Since we are building with web components, we are in the world of the shadow DOM. Each component has its own CSS file that gets injected into the component's shadow root. Understand that styles declared outside of this root will not penetrate the shadow, only our global CSS variables will be available through the shadow boundary.

Tech Stack Overview

Storybook

This project uses Storybook for its development environment. Storybook is a great way of developing UI components in isolation. It provides conventions for writing "stories" for your components, which are really just ways of showcasing specific states and variations that you need your component to support.

Within Storybook, each component gets a {component}.stories.js file that has a series of exports, with each being what we call a story. Stories are named in CapitalCase and should be named descriptively.

For instance, we have a story called Base for our default Button component, along with a story called Brand to showcase our Brand Button variant.

We'll talk more about stories below in the Component Structure section, and you can always reference the stories files that exist in our pre-built components to get a better sense of how they function. Storybook supports hot reloading so you can quickly experiment in this environment.

Storybook Addons

We have installed a few addons within Storybook to assist with your development:

Storybook Keyboard Shortcuts

Storybook has some keyboard shortcuts for you to assist with development. Of note are the following (although this is not a complete list):

  • a: press the a key to toggle the Addon window
  • d: press the d key to toggle the placement of the Addon window (right vs bottom)

A list of all of the Storybook keyboard shortcuts can be found by pressing cmd + shift + ,. You can also review this content directly through the (...) menu in the Storybook interface.

Elix Web Components

This project makes use of the Elix Web Components framework. Elix is a minimalist Web Component framework that runs close to the "browser metal", and is capable of being run directly in a modern web browser with no pre-compilation or transpilation necessary.

Elix will likely not be a framework you have used before, but it's based in native ES6 Javascript. We encourage you to read through their documentation, as well as review the source code available within this project. The SDS components we have built are all using Elix, and can be used to help guide your path forward.

Elix uses subclasses and mixins to support component composition. Most components we make will be subclasses of the ReactiveElement class, and we encourage you to refer to the ReactiveElement documentation page.

Other Elix documentation pages you may find of interest are their pages on Element Customization and State Management.

HTML Escape Hatch

If Elix proves to be too daunting of a task, you can alternatively compose your stories in HTML directly.
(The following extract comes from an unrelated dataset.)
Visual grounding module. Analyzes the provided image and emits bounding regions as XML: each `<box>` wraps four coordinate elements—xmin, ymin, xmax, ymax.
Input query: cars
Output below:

The story files we have scaffolded for you already use Elix's built in HTML template engine, which is simply a Javascript string literal with HTML inside it. Replace that HTML with your own to showcase your work.

See src/c360/Card/card.stories.js and src/c360/CardGroup/card-group.stories.js for how you can write your stories with HTML within the Storybook environment.

Static Assets

Static assets can be stored in the static folder.

Testing & Validating Code

We have a few methods for testing and validating the code you write. We have eslint and stylelint standards established, those can be run through npm test.

We also have Axe validation within Storybook, installed as an addon, to assist with Accessibility validation.

Submitting Your Test

Once you feel ready, push your code to a repo you own on GitHub. Feel free to make additional pushes to resolve any test failures or make any last minute adjustments.

Let your recruiter know you've completed your test and share the url to your repo, and our team will be in touch shortly after to follow up with a technical review.

Thank You!

And good luck - the Salesforce DSE Team.